Background: A series of infection control measures were introduced at the University Hospitals of Leicester NHS Trust in 2006-2007 to reduce the incidence of Clostridium difficile infection.
Aim: The aim of this study was to assess the impact of these measures on the incidence of C. difficile and to record the associated mortality in hip fracture patients.
Patients and methods: A case matched comparison of mortality was conducted between C. difficile positive patients and C. difficile negative patients admitted with a hip fracture between 1st January 2003 and 30th September 2007. An interrupted time series analysis was performed to assess the effect of various infection control policies on the incidence of C. difficile infection.
Results: The interrupted time series analysis showed that the only effective measure was changing antimicrobial prophylaxis to Co-amoxiclav in May 2007. This reduced the incidence of C. difficile from 7.1 to 1.5% (p<0.001).
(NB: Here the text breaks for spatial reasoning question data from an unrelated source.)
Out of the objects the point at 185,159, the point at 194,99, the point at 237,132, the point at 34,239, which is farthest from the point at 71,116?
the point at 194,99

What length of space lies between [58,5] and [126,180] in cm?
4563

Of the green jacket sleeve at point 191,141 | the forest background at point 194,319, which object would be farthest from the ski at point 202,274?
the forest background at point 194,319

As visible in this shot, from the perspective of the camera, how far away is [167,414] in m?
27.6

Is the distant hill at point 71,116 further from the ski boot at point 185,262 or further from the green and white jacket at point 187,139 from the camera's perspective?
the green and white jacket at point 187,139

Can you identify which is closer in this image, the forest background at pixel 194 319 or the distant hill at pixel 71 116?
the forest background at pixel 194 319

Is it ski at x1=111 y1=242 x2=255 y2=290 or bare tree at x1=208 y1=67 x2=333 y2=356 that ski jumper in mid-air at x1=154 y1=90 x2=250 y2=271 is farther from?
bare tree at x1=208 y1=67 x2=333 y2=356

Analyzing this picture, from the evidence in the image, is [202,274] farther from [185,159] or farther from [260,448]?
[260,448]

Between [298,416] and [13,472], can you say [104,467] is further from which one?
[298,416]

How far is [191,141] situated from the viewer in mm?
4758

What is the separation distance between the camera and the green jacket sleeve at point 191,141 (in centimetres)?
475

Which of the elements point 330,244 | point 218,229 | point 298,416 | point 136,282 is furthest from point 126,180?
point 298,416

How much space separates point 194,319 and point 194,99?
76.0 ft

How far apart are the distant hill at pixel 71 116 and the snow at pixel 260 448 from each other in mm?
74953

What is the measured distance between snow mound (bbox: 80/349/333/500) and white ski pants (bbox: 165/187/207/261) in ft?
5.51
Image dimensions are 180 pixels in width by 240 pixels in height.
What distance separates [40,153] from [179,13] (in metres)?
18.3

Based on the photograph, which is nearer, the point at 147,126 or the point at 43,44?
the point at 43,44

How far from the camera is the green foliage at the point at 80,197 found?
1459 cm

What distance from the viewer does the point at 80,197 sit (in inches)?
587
Six-month mortality in C. difficile positive patients was 71% 1 year before introduction of a diarrhoea treatment policy and 65% 1 year after (p=0.5) indicating treatment was ineffective. A matched cohort comparison over a 57-month period from January 2003 to September 2007 showed that the 6-month mortality was 67% in 170 C. difficile positive patients, 27% in 3247 C. difficile negative patients and 29% in the 170 C. difficile negative matched patients.
Conclusion: This 38% excess mortality indicated that C. difficile increased mortality and did not simply colonise the sickest patients. Changing prophylaxis to Co-amoxiclav was the most effective measure. This reduced the incidence of C. difficile by 80% and thus reduced mortality by prevention rather than cure.